The show was structured into two parts. The first part had Julian exploring his experiences with drugs, especially the time he experimented with crystal meth for the first time in New York in the early 1990s, waking up surrounded by unknown men. He then recounted a similar experience in a rural hamlet in Kent last year where he found drugs in a car ditched in a pond that helped him write his children books. His overall message for the audience on that subject was don’t do drugs! Drugs are bad!’ Then he explores (in detail) his close relationship with his partner Rolf who he has been with for the last 12 years, recollecting the great dramas of their partnership.

He then remembers the time he saved the legendary Dame Joan Collins after she nearly drowned in her own swimming pool in the South of France. Julian ⎼ being the saviour ⎼ tells the story in a grotesque and mind-boggling way, graphically detailing how he gave her the kiss of life.
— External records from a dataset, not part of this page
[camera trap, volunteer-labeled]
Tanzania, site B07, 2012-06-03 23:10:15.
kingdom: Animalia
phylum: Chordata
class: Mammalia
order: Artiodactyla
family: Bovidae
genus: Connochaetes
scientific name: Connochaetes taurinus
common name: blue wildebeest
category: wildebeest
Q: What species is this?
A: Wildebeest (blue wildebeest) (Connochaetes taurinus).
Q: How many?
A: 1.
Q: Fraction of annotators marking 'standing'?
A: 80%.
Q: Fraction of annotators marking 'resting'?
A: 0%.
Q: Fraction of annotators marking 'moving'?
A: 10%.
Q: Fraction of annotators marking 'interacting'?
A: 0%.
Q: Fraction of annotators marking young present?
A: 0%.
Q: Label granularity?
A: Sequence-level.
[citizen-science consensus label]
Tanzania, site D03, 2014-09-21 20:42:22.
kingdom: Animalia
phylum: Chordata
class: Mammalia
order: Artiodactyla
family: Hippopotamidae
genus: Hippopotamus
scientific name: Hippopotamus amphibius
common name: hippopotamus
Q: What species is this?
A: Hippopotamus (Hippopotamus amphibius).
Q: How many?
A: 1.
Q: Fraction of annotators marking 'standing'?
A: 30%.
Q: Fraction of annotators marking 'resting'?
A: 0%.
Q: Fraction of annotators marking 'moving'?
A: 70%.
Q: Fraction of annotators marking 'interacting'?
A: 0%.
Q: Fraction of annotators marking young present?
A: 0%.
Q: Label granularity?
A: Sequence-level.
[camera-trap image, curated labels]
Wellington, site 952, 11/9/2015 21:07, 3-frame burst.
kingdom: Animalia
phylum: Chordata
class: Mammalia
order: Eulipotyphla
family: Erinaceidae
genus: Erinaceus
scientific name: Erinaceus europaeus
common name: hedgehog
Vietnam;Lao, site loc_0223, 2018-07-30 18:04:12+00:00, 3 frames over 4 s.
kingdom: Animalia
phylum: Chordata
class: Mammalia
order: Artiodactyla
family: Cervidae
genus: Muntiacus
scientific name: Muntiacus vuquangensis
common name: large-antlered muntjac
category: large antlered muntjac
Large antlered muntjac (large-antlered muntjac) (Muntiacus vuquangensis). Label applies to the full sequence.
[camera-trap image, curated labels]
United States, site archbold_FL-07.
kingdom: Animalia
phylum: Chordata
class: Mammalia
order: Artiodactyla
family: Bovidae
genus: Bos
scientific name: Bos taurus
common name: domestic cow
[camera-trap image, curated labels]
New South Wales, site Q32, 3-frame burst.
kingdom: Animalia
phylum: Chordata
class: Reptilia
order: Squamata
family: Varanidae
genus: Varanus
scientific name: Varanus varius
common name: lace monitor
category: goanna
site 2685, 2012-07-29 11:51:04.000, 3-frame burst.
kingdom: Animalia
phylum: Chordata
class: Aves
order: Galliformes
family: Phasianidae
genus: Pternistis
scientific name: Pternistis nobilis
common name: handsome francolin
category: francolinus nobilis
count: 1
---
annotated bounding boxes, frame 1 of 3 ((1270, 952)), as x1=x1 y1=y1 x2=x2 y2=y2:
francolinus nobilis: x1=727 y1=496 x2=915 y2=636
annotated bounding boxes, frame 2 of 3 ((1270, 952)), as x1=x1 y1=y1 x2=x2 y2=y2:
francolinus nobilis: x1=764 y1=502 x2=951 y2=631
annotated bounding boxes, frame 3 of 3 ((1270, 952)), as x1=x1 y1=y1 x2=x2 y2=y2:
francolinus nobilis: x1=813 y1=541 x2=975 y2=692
The second part of the performance involved audience participation, with Clary encouraging everyone to sing along and getting three poor individuals to come on stage. As part of his MBE experience, he and Welsh opera Singer Katherine Jenkins were invited to Buckingham Palace to meet the Queen. However, as we predict, he didn’t end up getting his award due to unfortunate and embarrassing circumstances. As a result, he created his own MBE award and picked out individual members of the audience worthy of the award, one man working at Co-Op, a woman who runs a brewery and the third engaged to his male partner. Clary made them all wear his outrageous and flamboyant costumes from the last 30 years in style with their own MBE award.

What we can take away from Julian Clary is that he is not your average comedian; there is no middle ground. Only both sides of the extreme – and he isn’t afraid to say his mind. He is a comedian with whom we can laugh and cringe in humiliation, sometimes all at once.